(Given exercise)
Copy every one of the lines below word for word, keeping each character and line break unchanged.

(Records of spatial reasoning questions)
***

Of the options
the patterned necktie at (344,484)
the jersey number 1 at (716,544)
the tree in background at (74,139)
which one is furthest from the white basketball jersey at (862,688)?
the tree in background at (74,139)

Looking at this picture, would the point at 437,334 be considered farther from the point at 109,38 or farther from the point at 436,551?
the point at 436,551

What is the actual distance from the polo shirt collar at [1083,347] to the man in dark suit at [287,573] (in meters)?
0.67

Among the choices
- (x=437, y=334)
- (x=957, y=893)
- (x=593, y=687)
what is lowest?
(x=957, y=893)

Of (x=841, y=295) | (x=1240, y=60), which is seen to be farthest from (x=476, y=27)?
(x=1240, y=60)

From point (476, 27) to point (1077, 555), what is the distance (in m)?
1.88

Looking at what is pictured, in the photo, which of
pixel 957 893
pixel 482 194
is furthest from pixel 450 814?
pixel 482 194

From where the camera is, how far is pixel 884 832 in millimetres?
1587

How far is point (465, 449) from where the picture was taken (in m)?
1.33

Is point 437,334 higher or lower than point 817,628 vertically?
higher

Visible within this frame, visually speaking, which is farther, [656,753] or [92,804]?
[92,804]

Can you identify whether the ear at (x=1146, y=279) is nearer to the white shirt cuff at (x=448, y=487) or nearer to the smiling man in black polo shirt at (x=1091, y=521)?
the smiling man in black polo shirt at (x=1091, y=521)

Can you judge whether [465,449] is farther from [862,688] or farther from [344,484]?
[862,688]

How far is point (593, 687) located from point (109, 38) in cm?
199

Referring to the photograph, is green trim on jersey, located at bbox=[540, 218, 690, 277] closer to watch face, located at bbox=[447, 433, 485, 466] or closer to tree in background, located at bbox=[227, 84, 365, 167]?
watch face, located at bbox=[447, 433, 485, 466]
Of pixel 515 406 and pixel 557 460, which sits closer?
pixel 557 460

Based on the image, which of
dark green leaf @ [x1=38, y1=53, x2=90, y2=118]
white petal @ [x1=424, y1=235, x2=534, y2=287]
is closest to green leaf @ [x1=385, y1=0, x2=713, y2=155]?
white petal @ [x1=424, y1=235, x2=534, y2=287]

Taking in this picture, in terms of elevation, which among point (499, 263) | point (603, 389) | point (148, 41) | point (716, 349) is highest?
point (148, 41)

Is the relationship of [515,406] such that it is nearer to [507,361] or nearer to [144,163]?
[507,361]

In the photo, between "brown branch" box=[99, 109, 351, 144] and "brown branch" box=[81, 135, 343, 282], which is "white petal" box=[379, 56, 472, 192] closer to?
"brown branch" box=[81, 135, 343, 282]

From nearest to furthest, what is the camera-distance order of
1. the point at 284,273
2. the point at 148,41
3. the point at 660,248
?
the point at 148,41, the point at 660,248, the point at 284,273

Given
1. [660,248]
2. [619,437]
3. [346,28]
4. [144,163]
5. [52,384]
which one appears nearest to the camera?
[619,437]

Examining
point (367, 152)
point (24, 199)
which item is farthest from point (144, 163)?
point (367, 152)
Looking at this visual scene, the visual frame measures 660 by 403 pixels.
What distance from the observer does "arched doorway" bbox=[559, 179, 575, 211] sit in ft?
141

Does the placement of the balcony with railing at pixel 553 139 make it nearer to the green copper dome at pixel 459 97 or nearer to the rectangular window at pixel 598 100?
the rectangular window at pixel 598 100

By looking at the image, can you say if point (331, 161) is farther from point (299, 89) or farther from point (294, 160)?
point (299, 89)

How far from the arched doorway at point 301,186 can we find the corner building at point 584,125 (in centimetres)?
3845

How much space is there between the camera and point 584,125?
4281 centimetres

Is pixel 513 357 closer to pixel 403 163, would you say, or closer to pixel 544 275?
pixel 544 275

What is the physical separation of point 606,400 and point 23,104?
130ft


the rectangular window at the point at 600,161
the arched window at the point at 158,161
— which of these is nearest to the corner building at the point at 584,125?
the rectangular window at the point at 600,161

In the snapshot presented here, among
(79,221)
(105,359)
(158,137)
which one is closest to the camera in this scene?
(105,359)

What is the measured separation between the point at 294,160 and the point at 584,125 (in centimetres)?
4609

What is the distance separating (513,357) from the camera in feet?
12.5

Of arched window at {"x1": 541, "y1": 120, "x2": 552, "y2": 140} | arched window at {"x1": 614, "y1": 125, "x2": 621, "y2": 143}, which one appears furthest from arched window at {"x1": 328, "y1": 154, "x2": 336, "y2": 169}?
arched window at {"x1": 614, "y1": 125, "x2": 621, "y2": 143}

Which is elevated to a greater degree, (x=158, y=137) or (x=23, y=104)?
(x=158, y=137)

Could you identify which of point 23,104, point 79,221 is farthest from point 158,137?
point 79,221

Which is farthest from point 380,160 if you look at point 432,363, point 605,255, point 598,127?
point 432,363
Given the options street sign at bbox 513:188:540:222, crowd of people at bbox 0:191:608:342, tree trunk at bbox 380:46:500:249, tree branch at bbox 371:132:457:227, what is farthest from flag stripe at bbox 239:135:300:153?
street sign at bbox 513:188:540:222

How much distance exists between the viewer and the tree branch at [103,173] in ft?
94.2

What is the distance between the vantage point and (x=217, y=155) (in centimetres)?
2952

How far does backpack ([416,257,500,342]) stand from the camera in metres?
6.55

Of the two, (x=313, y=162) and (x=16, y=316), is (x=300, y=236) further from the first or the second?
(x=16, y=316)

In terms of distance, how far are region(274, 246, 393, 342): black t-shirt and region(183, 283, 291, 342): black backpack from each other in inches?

***

(Full solution)
Of the options
the patterned necktie at (344,484)
the jersey number 1 at (716,544)
the tree in background at (74,139)
which one is furthest from the white basketball jersey at (862,688)?
the tree in background at (74,139)

Looking at this picture, would the point at 437,334 be considered farther from the point at 109,38 or farther from the point at 436,551?
the point at 436,551

What is the actual distance from the polo shirt collar at [1083,347] to the man in dark suit at [287,573] (in meters)?
0.67

Among the choices
- (x=437, y=334)
- (x=957, y=893)
- (x=593, y=687)
what is lowest?
(x=957, y=893)

Of (x=841, y=295) | (x=1240, y=60), which is seen to be farthest from (x=476, y=27)?
(x=1240, y=60)

From point (476, 27) to point (1077, 555), what is the distance (in m)?
1.88

Looking at what is pictured, in the photo, which of
pixel 957 893
pixel 482 194
is furthest from pixel 450 814?
pixel 482 194

From where the camera is, how far is pixel 884 832 in millimetres?
1587

How far is point (465, 449) from where the picture was taken (in m)?
1.33

Is point 437,334 higher or lower than point 817,628 vertically?
higher

Visible within this frame, visually speaking, which is farther, [656,753] or [92,804]?
[92,804]

Can you identify whether the ear at (x=1146, y=279) is nearer to the white shirt cuff at (x=448, y=487) or nearer to the smiling man in black polo shirt at (x=1091, y=521)?
the smiling man in black polo shirt at (x=1091, y=521)

Can you judge whether [465,449] is farther from [862,688] or farther from [344,484]?
[862,688]

How far is point (593, 687) located from point (109, 38) in cm?
199

Referring to the photograph, is green trim on jersey, located at bbox=[540, 218, 690, 277] closer to watch face, located at bbox=[447, 433, 485, 466] or closer to tree in background, located at bbox=[227, 84, 365, 167]?
watch face, located at bbox=[447, 433, 485, 466]
Of pixel 515 406 and pixel 557 460, which sits closer?
pixel 557 460

Based on the image, which of
dark green leaf @ [x1=38, y1=53, x2=90, y2=118]
white petal @ [x1=424, y1=235, x2=534, y2=287]
is closest to green leaf @ [x1=385, y1=0, x2=713, y2=155]?
white petal @ [x1=424, y1=235, x2=534, y2=287]

Taking in this picture, in terms of elevation, which among point (499, 263) | point (603, 389) | point (148, 41) | point (716, 349) is highest?
point (148, 41)

Is the relationship of [515,406] such that it is nearer to [507,361] or nearer to [144,163]?
[507,361]

In the photo, between "brown branch" box=[99, 109, 351, 144] and "brown branch" box=[81, 135, 343, 282], which is "white petal" box=[379, 56, 472, 192] closer to?
"brown branch" box=[81, 135, 343, 282]

From nearest to furthest, what is the camera-distance order of
1. the point at 284,273
2. the point at 148,41
3. the point at 660,248
?
the point at 148,41, the point at 660,248, the point at 284,273

Given
1. [660,248]
2. [619,437]
3. [346,28]
4. [144,163]
5. [52,384]
which one appears nearest to the camera?
[619,437]

Examining
point (367, 152)
point (24, 199)
which item is farthest from point (144, 163)?
point (367, 152)
Looking at this visual scene, the visual frame measures 660 by 403 pixels.
What distance from the observer does "arched doorway" bbox=[559, 179, 575, 211] sit in ft?
141

Does the placement of the balcony with railing at pixel 553 139 make it nearer to the green copper dome at pixel 459 97 or nearer to the rectangular window at pixel 598 100?
the rectangular window at pixel 598 100

By looking at the image, can you say if point (331, 161) is farther from point (299, 89) or farther from point (294, 160)?
point (299, 89)

How far from the arched doorway at point 301,186 can we find the corner building at point 584,125 (in centimetres)?
3845

How much space is there between the camera and point 584,125?
4281 centimetres

Is pixel 513 357 closer to pixel 403 163, would you say, or closer to pixel 544 275?
pixel 544 275

What is the physical separation of point 606,400 and point 23,104?
130ft


the rectangular window at the point at 600,161
the arched window at the point at 158,161
— which of these is nearest to the corner building at the point at 584,125?
the rectangular window at the point at 600,161

In the snapshot presented here, among
(79,221)
(105,359)
(158,137)
which one is closest to the camera in this scene?
(105,359)

What is the measured separation between the point at 294,160 and the point at 584,125 (in centimetres)?
4609

What is the distance separating (513,357) from the camera in feet?
12.5

Of arched window at {"x1": 541, "y1": 120, "x2": 552, "y2": 140} | arched window at {"x1": 614, "y1": 125, "x2": 621, "y2": 143}, which one appears furthest from arched window at {"x1": 328, "y1": 154, "x2": 336, "y2": 169}?
arched window at {"x1": 614, "y1": 125, "x2": 621, "y2": 143}

Which is elevated to a greater degree, (x=158, y=137) or (x=23, y=104)?
(x=158, y=137)

Could you identify which of point 23,104, point 79,221 is farthest from point 158,137?
point 79,221

Which is farthest from point 380,160 if you look at point 432,363, point 605,255, point 598,127?
point 432,363
Given the options street sign at bbox 513:188:540:222, crowd of people at bbox 0:191:608:342, tree trunk at bbox 380:46:500:249, tree branch at bbox 371:132:457:227, what is farthest from flag stripe at bbox 239:135:300:153?
street sign at bbox 513:188:540:222

How much distance exists between the viewer and the tree branch at [103,173] in ft?
94.2

What is the distance between the vantage point and (x=217, y=155) (in centimetres)?
2952

How far does backpack ([416,257,500,342]) stand from the camera in metres?
6.55

Of the two, (x=313, y=162) and (x=16, y=316), is (x=300, y=236) further from the first or the second?
(x=16, y=316)

In terms of distance, how far are region(274, 246, 393, 342): black t-shirt and region(183, 283, 291, 342): black backpack from each other in inches?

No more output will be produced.